Page excerpt =
Substitution of (23) in Eqs.~(14) and (15) after transfor\-mations
with taking into account (18), (21)\,--\,(25) results in two
equations which may be written in the form
\begin{eqnarray}
&a^2=2KD\omega^3\theta^{-1}(HA^2+h_1AB+B^2),&\\
&\displaystyle\frac{D\omega\theta}{D^2\omega^2+\theta^2}=
\frac{2K}{1+(4+h_1^2)\,K^2}&
\end{eqnarray}
with $K$ from (24).

The latter equation determines a set of acceptable frequencies
$\omega$ if the parameters $G_i$, $d_i$ and $\theta$ are given.
All these parameters defining a rotational motion of the model
(except for translations and a scale factor) are related by the
system of non-linear equations (21), (22), (24), (25) and (27).

Requirements = Carry the derivation on the model's rotational motion forward from its final sentence. None of these records are needed.

Spatial question entries
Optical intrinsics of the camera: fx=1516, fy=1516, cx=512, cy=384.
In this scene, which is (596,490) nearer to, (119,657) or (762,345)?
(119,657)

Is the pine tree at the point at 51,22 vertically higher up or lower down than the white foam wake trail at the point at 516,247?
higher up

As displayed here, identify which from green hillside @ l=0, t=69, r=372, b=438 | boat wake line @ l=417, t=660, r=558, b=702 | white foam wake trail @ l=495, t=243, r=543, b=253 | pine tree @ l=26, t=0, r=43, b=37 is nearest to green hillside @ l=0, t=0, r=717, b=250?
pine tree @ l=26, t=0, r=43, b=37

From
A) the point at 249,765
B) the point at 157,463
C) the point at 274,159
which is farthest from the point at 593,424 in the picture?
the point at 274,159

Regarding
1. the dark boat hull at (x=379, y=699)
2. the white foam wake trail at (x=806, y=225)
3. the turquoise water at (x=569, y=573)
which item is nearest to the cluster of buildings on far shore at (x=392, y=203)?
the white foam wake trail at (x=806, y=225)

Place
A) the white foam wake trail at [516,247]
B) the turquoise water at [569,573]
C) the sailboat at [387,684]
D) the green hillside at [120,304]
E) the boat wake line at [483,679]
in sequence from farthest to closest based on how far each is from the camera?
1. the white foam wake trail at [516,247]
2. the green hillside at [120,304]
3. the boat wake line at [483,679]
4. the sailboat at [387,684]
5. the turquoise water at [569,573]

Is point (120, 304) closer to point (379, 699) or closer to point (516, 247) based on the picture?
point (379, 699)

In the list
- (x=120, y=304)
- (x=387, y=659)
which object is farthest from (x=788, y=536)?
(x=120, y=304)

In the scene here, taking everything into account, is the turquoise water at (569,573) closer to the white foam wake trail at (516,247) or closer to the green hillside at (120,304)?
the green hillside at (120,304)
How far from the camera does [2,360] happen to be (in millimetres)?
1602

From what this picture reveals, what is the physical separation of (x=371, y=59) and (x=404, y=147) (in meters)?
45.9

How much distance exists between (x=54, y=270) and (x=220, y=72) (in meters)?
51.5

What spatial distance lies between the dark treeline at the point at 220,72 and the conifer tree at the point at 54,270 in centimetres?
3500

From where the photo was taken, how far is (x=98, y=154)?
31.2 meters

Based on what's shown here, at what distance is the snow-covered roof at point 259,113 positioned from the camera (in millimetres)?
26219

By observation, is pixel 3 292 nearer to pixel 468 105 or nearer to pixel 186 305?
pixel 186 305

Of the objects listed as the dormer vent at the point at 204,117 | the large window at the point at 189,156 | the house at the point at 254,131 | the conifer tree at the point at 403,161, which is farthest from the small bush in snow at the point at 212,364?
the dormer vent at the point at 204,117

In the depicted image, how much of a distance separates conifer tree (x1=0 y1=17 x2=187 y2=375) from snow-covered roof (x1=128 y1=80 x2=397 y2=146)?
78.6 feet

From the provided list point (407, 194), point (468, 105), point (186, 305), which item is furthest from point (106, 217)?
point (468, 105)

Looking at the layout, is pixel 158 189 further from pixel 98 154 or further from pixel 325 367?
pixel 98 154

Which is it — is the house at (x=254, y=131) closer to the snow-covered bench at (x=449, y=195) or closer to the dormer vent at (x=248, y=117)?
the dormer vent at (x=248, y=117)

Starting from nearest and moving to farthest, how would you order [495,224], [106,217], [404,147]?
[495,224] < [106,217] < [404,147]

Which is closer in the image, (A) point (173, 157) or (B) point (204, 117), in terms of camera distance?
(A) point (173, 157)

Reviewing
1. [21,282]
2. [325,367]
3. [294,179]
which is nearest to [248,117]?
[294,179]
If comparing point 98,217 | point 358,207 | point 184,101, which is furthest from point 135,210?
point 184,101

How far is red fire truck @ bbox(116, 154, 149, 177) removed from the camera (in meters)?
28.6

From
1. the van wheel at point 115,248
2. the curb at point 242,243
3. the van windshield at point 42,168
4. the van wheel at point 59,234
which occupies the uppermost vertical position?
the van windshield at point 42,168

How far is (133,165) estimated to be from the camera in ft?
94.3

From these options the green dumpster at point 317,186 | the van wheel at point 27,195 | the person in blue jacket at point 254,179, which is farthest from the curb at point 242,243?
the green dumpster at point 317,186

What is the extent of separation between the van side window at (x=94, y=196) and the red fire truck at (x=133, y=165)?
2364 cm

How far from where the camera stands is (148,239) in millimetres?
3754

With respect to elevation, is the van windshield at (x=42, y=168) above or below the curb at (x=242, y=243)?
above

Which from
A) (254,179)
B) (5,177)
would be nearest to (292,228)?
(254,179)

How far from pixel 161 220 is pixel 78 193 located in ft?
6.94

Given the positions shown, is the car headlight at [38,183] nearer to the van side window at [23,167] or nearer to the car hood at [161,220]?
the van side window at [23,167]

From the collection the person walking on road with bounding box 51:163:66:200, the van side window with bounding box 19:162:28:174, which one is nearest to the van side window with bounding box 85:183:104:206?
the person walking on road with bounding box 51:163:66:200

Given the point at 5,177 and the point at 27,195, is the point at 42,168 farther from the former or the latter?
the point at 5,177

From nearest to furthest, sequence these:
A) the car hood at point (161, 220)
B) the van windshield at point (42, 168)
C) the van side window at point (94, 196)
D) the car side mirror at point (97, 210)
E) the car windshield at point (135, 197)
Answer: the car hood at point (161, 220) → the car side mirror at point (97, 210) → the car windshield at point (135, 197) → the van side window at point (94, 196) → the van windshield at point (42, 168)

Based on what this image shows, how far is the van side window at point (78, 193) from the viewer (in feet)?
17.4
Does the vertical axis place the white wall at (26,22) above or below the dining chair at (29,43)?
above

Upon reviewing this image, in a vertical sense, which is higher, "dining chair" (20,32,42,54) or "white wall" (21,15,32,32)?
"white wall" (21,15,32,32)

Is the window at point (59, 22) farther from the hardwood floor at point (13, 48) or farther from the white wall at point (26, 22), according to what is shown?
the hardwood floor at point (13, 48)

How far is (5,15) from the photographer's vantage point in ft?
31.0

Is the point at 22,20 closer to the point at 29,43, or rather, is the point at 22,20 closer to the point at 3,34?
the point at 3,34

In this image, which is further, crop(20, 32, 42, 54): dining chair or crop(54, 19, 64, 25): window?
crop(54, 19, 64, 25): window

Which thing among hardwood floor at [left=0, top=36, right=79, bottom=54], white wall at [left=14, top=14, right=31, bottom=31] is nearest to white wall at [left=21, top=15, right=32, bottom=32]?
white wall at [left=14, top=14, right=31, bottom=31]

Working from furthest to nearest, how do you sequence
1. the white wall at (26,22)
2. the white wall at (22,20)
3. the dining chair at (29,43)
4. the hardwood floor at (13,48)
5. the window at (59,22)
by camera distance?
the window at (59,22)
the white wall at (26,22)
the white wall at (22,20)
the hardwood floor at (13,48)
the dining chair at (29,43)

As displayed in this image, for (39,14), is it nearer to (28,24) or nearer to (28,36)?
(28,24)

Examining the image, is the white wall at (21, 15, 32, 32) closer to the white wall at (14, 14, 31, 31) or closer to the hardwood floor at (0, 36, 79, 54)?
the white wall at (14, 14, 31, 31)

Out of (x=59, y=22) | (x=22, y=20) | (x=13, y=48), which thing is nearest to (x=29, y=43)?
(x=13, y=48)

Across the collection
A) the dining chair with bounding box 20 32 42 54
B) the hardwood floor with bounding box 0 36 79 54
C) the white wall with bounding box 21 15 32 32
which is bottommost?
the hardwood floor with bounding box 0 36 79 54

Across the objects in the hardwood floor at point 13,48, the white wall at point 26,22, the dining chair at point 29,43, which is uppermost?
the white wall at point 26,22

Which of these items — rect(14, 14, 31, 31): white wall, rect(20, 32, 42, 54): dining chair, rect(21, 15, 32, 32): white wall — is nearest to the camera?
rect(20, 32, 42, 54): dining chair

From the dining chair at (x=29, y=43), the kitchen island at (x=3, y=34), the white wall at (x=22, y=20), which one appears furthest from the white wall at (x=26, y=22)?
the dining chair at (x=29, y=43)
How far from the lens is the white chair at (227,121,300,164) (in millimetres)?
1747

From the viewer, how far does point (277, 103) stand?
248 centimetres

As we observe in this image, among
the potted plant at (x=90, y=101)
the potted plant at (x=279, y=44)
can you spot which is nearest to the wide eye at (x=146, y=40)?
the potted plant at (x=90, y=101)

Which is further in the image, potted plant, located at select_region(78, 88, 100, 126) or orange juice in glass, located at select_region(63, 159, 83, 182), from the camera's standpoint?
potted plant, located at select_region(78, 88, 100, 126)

---

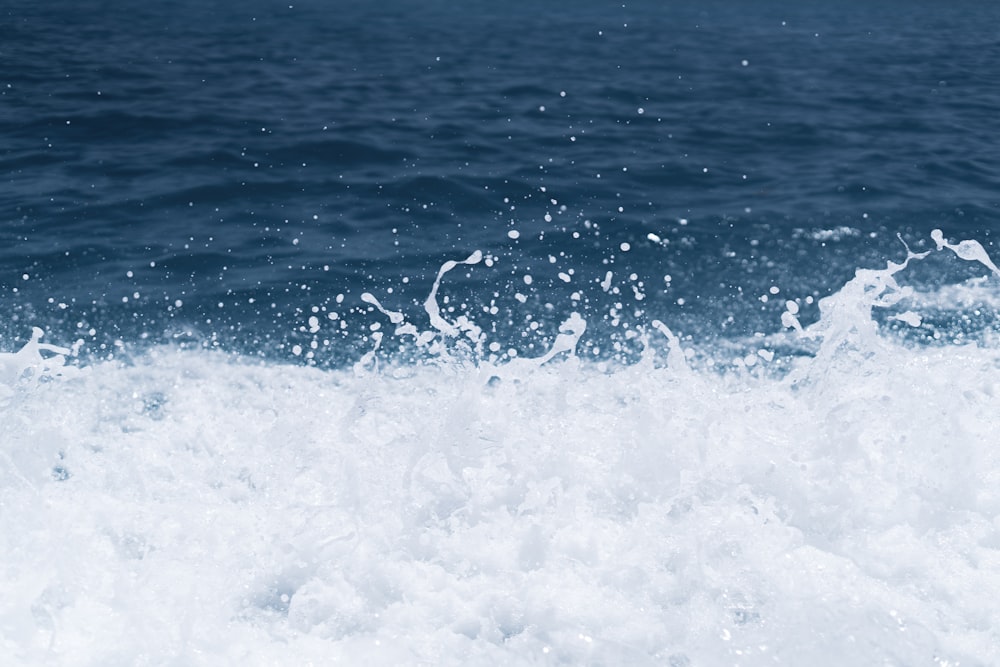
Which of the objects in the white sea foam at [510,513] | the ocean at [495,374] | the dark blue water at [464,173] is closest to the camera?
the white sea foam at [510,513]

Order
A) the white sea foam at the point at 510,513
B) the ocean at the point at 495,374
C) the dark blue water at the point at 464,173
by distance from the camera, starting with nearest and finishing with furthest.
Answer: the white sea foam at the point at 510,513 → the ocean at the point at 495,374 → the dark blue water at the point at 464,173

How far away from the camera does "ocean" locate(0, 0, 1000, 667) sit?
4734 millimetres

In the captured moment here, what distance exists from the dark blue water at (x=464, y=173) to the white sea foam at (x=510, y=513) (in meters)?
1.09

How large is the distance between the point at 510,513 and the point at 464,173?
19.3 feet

==

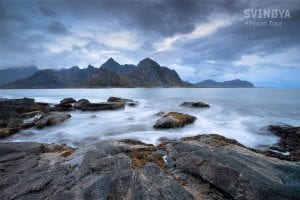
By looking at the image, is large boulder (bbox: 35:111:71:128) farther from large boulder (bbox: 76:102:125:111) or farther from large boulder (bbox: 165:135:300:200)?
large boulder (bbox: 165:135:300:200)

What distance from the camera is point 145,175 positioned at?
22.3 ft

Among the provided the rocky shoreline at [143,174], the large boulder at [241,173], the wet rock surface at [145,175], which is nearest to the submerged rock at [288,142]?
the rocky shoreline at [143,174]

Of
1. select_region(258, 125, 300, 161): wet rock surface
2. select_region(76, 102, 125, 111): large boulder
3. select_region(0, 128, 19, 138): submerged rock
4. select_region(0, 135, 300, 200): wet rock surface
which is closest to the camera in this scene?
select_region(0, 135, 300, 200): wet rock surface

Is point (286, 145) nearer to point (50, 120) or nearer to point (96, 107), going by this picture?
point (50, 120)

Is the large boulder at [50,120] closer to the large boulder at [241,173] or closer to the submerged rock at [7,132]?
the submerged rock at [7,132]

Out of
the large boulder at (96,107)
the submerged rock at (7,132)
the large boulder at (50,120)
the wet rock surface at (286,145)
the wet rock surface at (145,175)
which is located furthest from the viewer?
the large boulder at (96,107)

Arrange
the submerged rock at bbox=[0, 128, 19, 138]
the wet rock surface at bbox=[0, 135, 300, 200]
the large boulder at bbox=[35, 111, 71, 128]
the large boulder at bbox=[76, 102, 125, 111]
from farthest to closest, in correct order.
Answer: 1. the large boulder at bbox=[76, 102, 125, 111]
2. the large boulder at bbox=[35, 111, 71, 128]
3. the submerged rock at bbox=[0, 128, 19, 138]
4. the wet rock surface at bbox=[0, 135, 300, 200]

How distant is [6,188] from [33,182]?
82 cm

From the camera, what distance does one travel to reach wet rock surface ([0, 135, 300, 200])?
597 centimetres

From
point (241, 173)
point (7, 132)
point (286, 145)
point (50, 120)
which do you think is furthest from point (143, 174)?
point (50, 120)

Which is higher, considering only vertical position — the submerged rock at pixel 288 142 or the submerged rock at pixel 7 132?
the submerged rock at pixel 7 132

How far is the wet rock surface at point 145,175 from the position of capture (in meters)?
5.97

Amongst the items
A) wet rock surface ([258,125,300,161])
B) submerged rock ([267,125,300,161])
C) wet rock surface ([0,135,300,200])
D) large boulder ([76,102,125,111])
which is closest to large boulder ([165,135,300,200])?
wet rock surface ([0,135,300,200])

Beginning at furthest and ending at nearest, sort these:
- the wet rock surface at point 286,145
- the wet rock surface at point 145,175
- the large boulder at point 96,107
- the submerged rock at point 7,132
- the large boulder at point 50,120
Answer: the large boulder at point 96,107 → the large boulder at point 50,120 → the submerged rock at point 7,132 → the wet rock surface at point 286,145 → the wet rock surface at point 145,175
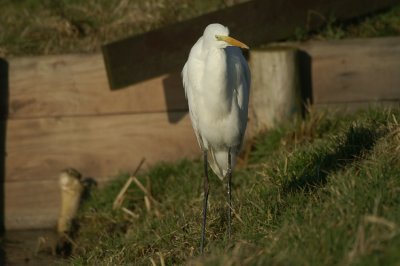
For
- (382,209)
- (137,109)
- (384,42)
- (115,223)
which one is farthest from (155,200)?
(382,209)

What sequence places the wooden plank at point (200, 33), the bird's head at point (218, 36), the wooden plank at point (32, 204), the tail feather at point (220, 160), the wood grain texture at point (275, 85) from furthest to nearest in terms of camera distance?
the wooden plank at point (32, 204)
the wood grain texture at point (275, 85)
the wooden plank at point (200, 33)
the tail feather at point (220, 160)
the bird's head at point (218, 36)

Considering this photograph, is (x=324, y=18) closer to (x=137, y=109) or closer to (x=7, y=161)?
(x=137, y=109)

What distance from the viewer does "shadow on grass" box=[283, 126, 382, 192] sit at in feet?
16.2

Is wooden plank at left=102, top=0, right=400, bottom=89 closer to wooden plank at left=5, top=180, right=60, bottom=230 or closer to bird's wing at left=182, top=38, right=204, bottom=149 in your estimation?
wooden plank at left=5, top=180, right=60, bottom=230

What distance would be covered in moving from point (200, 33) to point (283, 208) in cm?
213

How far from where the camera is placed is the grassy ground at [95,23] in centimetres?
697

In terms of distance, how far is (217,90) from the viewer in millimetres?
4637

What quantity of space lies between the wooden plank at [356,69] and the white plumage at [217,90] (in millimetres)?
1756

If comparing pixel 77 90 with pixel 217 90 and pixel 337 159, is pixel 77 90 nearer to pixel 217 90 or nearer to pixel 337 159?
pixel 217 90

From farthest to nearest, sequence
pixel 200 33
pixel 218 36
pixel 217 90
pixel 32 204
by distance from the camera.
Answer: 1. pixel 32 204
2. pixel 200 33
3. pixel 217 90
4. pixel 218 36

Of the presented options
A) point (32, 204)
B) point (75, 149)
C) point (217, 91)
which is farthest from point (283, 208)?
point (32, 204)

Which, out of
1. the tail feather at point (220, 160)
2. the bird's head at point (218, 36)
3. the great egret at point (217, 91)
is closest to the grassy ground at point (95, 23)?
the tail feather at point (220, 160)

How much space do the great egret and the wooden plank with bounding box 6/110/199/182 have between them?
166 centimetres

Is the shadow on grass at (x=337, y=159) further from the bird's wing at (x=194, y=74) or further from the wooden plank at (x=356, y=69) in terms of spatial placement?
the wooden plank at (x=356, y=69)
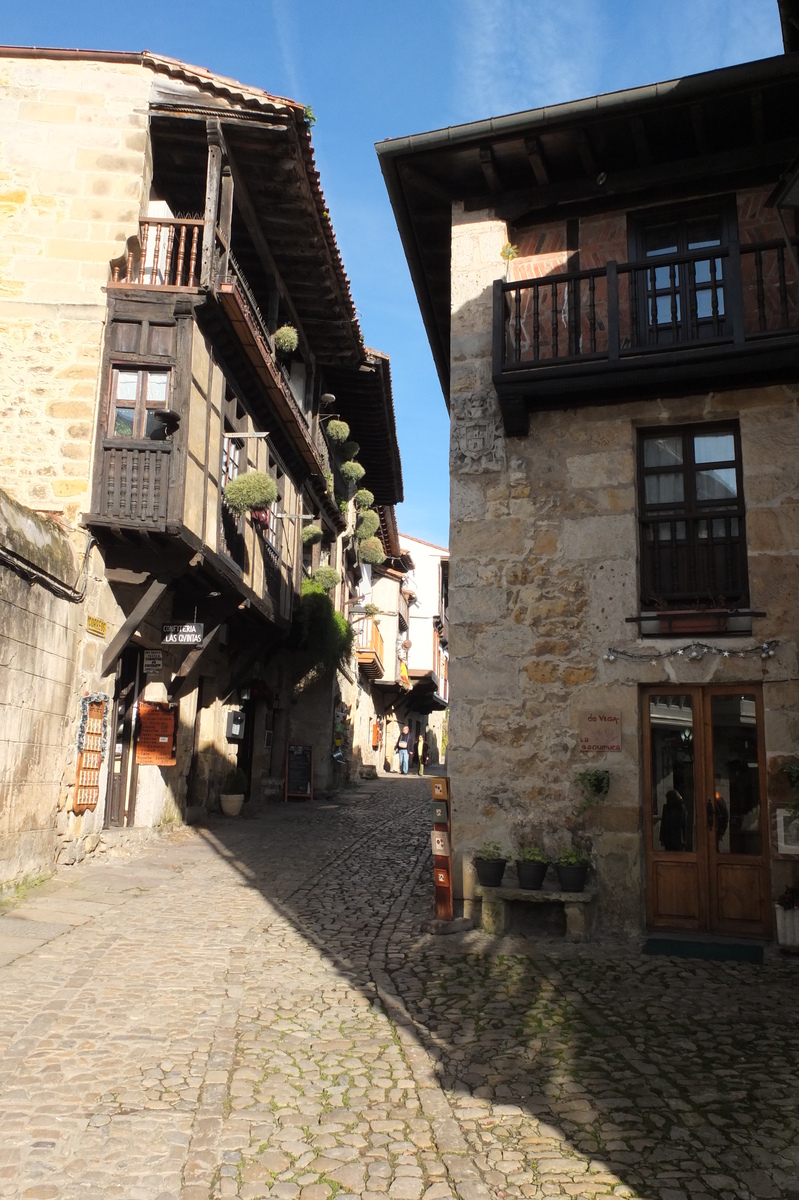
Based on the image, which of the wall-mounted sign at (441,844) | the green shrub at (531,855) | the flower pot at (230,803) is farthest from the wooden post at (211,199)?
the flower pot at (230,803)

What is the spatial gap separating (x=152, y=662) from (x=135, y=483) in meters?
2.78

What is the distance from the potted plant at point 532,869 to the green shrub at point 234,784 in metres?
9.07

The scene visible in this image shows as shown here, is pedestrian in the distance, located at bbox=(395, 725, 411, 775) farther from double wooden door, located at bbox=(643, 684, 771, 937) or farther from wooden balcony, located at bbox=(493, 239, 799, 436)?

Result below =
The simplest way to construct solutions of the consi\-dered problem
is to start with fixing three parame\-ters $G_1$, $G_2$, $G_3$ as
initial data. On the next step we deter\-mine the angle $\theta$ by
Eq.~(22). The result of this procedure isn't unique --- for
an every triplet $G_i$ one can find a countable set of values
$\theta=\theta_{j_1}$. Further, the lengths $d_i$
are defined from Eqs.~(25) by the following two steps (the
value $d_1=\pi$ was already chosen):
\begin{eqnarray*}
&\displaystyle\delta=d_0-d_2=\frac1\omega\Bigl[(-1)^{j_2}\arcsin s
\frac{G_2-G_1}{G_1G_2-1}+\pi j_2\Bigr],&\\
&\displaystyle d_0=\frac1\omega\Bigl[\arctan\frac{\sin\omega(\delta+
\pi)}{\cos\omega(\delta+\pi)-\frac{G_1-G_3}{G_1G_3-1}}+\pi j_3\Bigr]&
\end{eqnarray*}
and $d_2=d_0-\delta$ with arbitrary integer $j_2$, $j_3$.
Substi\-tu\-tion of $G_i$, $d_i$, $\theta$ and $K$
into Eq.~(27) results in a countable set of frequencies
$\omega$. The latter equation is solved numerically by the secant
method [14].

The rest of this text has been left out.